— BEGIN —

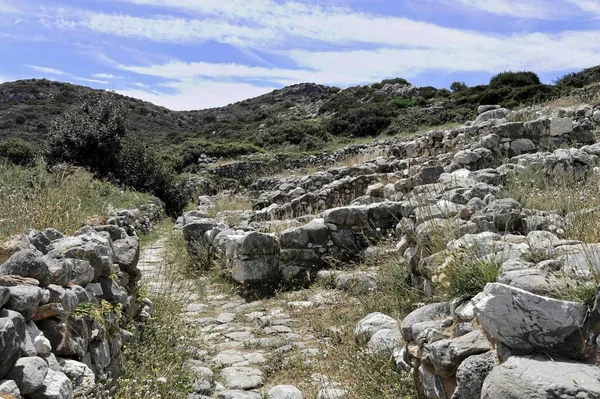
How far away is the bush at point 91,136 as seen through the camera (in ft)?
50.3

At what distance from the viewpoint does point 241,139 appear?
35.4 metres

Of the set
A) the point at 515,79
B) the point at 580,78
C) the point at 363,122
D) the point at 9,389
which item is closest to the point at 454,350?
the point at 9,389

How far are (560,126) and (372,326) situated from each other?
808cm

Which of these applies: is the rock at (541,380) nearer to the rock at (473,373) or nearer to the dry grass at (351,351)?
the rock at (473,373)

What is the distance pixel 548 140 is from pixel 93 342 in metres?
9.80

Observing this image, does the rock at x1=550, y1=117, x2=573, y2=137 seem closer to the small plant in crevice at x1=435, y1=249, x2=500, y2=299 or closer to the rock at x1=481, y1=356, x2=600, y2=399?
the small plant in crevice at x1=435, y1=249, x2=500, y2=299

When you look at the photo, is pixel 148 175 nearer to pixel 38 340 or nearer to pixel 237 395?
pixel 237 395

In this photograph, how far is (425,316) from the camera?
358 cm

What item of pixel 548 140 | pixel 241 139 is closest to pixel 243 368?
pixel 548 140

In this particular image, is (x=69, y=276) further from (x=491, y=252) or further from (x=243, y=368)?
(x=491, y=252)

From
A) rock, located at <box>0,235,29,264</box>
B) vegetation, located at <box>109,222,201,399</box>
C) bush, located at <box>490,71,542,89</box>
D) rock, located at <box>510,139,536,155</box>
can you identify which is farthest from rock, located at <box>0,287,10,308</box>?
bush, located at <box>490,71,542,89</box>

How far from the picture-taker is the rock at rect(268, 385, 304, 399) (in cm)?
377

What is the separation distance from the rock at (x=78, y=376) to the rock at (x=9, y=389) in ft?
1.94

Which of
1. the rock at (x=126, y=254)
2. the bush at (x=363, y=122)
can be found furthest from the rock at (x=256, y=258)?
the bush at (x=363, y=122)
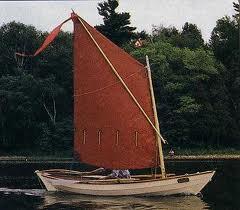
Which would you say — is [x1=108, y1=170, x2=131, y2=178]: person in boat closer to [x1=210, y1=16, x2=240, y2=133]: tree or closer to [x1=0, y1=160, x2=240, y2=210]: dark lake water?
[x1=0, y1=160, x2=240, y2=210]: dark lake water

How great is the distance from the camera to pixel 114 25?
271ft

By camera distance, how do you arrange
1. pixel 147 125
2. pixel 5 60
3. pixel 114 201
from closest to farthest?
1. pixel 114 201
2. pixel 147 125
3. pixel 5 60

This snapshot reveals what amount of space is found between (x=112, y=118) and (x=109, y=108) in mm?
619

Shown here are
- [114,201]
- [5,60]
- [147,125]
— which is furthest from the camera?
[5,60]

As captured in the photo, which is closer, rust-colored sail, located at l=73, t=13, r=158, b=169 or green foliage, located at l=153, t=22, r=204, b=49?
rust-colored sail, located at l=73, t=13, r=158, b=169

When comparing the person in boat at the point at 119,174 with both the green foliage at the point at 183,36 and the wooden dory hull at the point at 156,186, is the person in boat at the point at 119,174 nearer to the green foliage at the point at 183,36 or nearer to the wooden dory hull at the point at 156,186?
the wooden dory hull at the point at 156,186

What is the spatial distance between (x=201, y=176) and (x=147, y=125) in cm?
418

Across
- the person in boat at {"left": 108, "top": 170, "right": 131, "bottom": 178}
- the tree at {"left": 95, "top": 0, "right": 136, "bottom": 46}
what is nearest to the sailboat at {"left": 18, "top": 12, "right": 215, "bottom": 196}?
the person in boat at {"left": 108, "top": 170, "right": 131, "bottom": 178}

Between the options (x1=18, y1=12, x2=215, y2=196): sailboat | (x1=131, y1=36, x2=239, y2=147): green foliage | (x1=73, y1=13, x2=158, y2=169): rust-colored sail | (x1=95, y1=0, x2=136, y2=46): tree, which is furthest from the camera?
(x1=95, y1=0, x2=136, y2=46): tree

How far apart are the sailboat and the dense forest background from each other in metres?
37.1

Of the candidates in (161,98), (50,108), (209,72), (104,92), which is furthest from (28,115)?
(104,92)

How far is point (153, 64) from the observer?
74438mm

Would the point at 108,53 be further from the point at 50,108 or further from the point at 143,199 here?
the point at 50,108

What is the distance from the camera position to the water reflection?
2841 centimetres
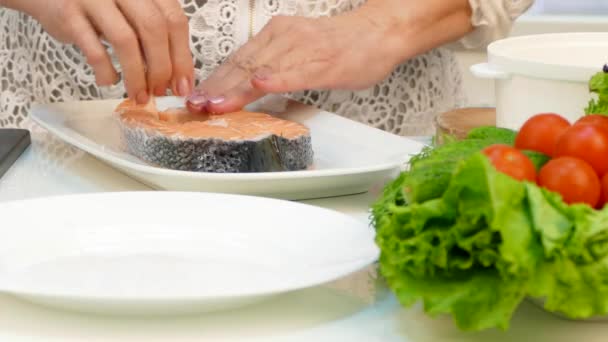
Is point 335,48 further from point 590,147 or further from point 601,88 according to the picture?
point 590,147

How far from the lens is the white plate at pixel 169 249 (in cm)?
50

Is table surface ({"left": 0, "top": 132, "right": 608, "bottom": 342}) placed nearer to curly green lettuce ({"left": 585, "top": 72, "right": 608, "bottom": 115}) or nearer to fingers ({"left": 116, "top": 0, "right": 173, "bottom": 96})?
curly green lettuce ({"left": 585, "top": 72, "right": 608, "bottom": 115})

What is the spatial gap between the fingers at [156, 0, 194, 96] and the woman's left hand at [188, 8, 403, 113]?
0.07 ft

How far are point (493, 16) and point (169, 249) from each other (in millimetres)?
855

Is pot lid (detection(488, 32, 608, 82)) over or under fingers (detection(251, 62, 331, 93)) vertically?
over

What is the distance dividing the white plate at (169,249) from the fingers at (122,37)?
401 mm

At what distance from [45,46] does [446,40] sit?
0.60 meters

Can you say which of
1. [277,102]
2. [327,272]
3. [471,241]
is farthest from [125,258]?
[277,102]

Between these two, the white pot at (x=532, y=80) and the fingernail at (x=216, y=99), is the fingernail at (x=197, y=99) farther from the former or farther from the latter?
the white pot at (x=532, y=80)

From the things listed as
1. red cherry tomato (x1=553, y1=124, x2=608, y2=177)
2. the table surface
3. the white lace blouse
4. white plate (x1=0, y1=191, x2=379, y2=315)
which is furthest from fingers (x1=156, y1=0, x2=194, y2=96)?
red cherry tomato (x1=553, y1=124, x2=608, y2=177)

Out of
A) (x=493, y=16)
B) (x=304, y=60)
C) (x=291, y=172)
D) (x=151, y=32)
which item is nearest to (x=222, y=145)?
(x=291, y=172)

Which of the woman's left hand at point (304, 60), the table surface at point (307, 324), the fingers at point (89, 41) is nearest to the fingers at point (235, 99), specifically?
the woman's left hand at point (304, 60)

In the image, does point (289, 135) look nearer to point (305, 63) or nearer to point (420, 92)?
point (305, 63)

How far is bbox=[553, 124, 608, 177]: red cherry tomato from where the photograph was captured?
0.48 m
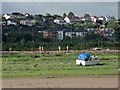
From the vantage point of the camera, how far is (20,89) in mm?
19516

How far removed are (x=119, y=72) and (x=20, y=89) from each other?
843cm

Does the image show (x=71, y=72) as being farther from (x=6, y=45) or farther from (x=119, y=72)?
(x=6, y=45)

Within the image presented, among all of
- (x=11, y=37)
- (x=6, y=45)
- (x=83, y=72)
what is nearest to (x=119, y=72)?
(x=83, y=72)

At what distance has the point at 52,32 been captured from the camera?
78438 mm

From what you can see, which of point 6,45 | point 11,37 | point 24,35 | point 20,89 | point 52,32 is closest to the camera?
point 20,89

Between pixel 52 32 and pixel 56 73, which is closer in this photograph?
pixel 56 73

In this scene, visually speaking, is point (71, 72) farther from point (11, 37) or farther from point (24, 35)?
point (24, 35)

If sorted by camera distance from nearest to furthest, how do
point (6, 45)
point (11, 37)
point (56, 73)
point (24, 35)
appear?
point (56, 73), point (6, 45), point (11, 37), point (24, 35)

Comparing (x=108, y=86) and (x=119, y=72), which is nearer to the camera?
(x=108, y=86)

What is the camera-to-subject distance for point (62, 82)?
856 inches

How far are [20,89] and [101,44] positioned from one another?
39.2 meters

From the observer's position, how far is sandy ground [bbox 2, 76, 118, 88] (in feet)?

— END —

Write out every line of the material above as a numbered list, skipping the blank lines. Leave the pictures out of your list.

→ **Solution**:
1. How far away is the bush at point 91,136 as seen through the camera (in ft)?
2. 50.3
3. At what distance from the viewpoint does point 241,139 appear?
4. 35.4 metres
5. Of the set
6. A) the point at 515,79
7. B) the point at 580,78
8. C) the point at 363,122
9. D) the point at 9,389
10. which item is closest to the point at 454,350?
11. the point at 9,389
12. How far are (560,126) and (372,326) situated from each other?
13. 808cm
14. Which of these applies: is the rock at (541,380) nearer to the rock at (473,373) or nearer to the dry grass at (351,351)?
15. the rock at (473,373)
16. What is the distance pixel 548 140 is from pixel 93 342 in metres?
17. 9.80
18. Observing this image, does the rock at x1=550, y1=117, x2=573, y2=137 seem closer to the small plant in crevice at x1=435, y1=249, x2=500, y2=299 or closer to the rock at x1=481, y1=356, x2=600, y2=399?
19. the small plant in crevice at x1=435, y1=249, x2=500, y2=299
20. When you look at the photo, is pixel 148 175 nearer to pixel 38 340 or nearer to pixel 237 395?
21. pixel 237 395
22. In this photograph, how far is (425,316) from the camera?
23. 358 cm
24. What item of pixel 548 140 | pixel 241 139 is closest to pixel 243 368?
25. pixel 548 140
26. In this particular image, is (x=69, y=276) further from (x=491, y=252) or further from (x=243, y=368)?
27. (x=491, y=252)
28. From
29. A) rock, located at <box>0,235,29,264</box>
30. B) vegetation, located at <box>109,222,201,399</box>
31. C) bush, located at <box>490,71,542,89</box>
32. D) rock, located at <box>510,139,536,155</box>
33. can you identify which is farthest from rock, located at <box>0,287,10,308</box>?
34. bush, located at <box>490,71,542,89</box>
35. How far from the picture-taker is the rock at rect(268, 385, 304, 399) (in cm)?
36. 377
37. What is the separation distance from the rock at (x=78, y=376) to the rock at (x=9, y=389) in ft?
38. 1.94
39. Which of
40. 1. the rock at (x=126, y=254)
41. 2. the bush at (x=363, y=122)
42. can be found furthest from the rock at (x=256, y=258)?
43. the bush at (x=363, y=122)
44. Which would you say — is [x1=108, y1=170, x2=131, y2=178]: person in boat closer to [x1=210, y1=16, x2=240, y2=133]: tree or closer to [x1=0, y1=160, x2=240, y2=210]: dark lake water?
45. [x1=0, y1=160, x2=240, y2=210]: dark lake water
46. How great is the distance from the camera to pixel 114 25?
47. 271ft
48. By camera distance, how do you arrange
49. 1. pixel 147 125
50. 2. pixel 5 60
51. 3. pixel 114 201
52. from closest to farthest?
53. 1. pixel 114 201
54. 2. pixel 147 125
55. 3. pixel 5 60
56. This snapshot reveals what amount of space is found between (x=112, y=118) and (x=109, y=108) in mm?
57. 619
58. Shown here are
59. - [114,201]
60. - [5,60]
61. - [147,125]
62. — which is furthest from the camera?
63. [5,60]
64. As captured in the photo, which is closer, rust-colored sail, located at l=73, t=13, r=158, b=169 or green foliage, located at l=153, t=22, r=204, b=49?
65. rust-colored sail, located at l=73, t=13, r=158, b=169
66. When comparing the person in boat at the point at 119,174 with both the green foliage at the point at 183,36 and the wooden dory hull at the point at 156,186, is the person in boat at the point at 119,174 nearer to the green foliage at the point at 183,36 or nearer to the wooden dory hull at the point at 156,186?
67. the wooden dory hull at the point at 156,186
68. What is the spatial distance between (x=201, y=176) and (x=147, y=125) in cm?
69. 418
70. Across
71. - the person in boat at {"left": 108, "top": 170, "right": 131, "bottom": 178}
72. - the tree at {"left": 95, "top": 0, "right": 136, "bottom": 46}
73. what is nearest to the sailboat at {"left": 18, "top": 12, "right": 215, "bottom": 196}?
74. the person in boat at {"left": 108, "top": 170, "right": 131, "bottom": 178}
75. Between the options (x1=18, y1=12, x2=215, y2=196): sailboat | (x1=131, y1=36, x2=239, y2=147): green foliage | (x1=73, y1=13, x2=158, y2=169): rust-colored sail | (x1=95, y1=0, x2=136, y2=46): tree, which is furthest from the camera?
76. (x1=95, y1=0, x2=136, y2=46): tree
77. How far apart are the sailboat and the dense forest background from each other in metres?
78. 37.1
79. Of the candidates in (161,98), (50,108), (209,72), (104,92), which is furthest from (28,115)?
80. (104,92)
81. How far is point (153, 64) from the observer?
82. 74438mm
83. Would the point at 108,53 be further from the point at 50,108 or further from the point at 143,199 here?
84. the point at 50,108
85. What is the distance from the camera position to the water reflection?
86. 2841 centimetres
87. Is point 335,48 further from point 590,147 or further from point 601,88 according to the picture?
88. point 590,147
89. How far from the lens is the white plate at pixel 169 249 (in cm)?
90. 50
91. Is table surface ({"left": 0, "top": 132, "right": 608, "bottom": 342}) placed nearer to curly green lettuce ({"left": 585, "top": 72, "right": 608, "bottom": 115}) or nearer to fingers ({"left": 116, "top": 0, "right": 173, "bottom": 96})?
92. curly green lettuce ({"left": 585, "top": 72, "right": 608, "bottom": 115})
93. What is the spatial gap between the fingers at [156, 0, 194, 96] and the woman's left hand at [188, 8, 403, 113]?
94. 0.07 ft
95. How far are point (493, 16) and point (169, 249) from each other (in millimetres)?
96. 855
97. Is pot lid (detection(488, 32, 608, 82)) over or under fingers (detection(251, 62, 331, 93)) vertically?
98. over
99. What is the distance dividing the white plate at (169,249) from the fingers at (122,37)?
100. 401 mm
101. At what distance from [45,46] does [446,40] sit?
102. 0.60 meters
103. Can you say which of
104. 1. [277,102]
105. 2. [327,272]
106. 3. [471,241]
107. is farthest from [125,258]?
108. [277,102]
109. Between these two, the white pot at (x=532, y=80) and the fingernail at (x=216, y=99), is the fingernail at (x=197, y=99) farther from the former or farther from the latter?
110. the white pot at (x=532, y=80)
111. From the things listed as
112. 1. red cherry tomato (x1=553, y1=124, x2=608, y2=177)
113. 2. the table surface
114. 3. the white lace blouse
115. 4. white plate (x1=0, y1=191, x2=379, y2=315)
116. which is furthest from fingers (x1=156, y1=0, x2=194, y2=96)?
117. red cherry tomato (x1=553, y1=124, x2=608, y2=177)
118. Out of
119. A) (x=493, y=16)
120. B) (x=304, y=60)
121. C) (x=291, y=172)
122. D) (x=151, y=32)
123. which item is nearest to (x=222, y=145)?
124. (x=291, y=172)
125. Which of the woman's left hand at point (304, 60), the table surface at point (307, 324), the fingers at point (89, 41) is nearest to the fingers at point (235, 99), specifically?
126. the woman's left hand at point (304, 60)
127. In the image, does point (289, 135) look nearer to point (305, 63) or nearer to point (420, 92)?
128. point (305, 63)
129. How far is bbox=[553, 124, 608, 177]: red cherry tomato from where the photograph was captured?
130. 0.48 m
131. From the vantage point of the camera, how far is (20,89) in mm?
132. 19516
133. How far removed are (x=119, y=72) and (x=20, y=89) from each other?
134. 843cm
135. Does the image show (x=71, y=72) as being farther from (x=6, y=45) or farther from (x=119, y=72)?
136. (x=6, y=45)
137. Within the image presented, among all of
138. - (x=11, y=37)
139. - (x=6, y=45)
140. - (x=83, y=72)
141. what is nearest to (x=119, y=72)?
142. (x=83, y=72)
143. At what distance has the point at 52,32 been captured from the camera?
144. 78438 mm
145. From what you can see, which of point 6,45 | point 11,37 | point 24,35 | point 20,89 | point 52,32 is closest to the camera?
146. point 20,89
147. Between pixel 52 32 and pixel 56 73, which is closer in this photograph?
148. pixel 56 73
149. In this scene, visually speaking, is point (71, 72) farther from point (11, 37) or farther from point (24, 35)?
150. point (24, 35)
151. If sorted by camera distance from nearest to furthest, how do
152. point (6, 45)
153. point (11, 37)
154. point (56, 73)
155. point (24, 35)
156. appear?
157. point (56, 73), point (6, 45), point (11, 37), point (24, 35)
158. Comparing (x=108, y=86) and (x=119, y=72), which is nearer to the camera?
159. (x=108, y=86)
160. What is the camera-to-subject distance for point (62, 82)?
161. 856 inches
162. How far are [20,89] and [101,44] positioned from one another?
163. 39.2 meters
164. From the observer's position, how far is sandy ground [bbox 2, 76, 118, 88] (in feet)?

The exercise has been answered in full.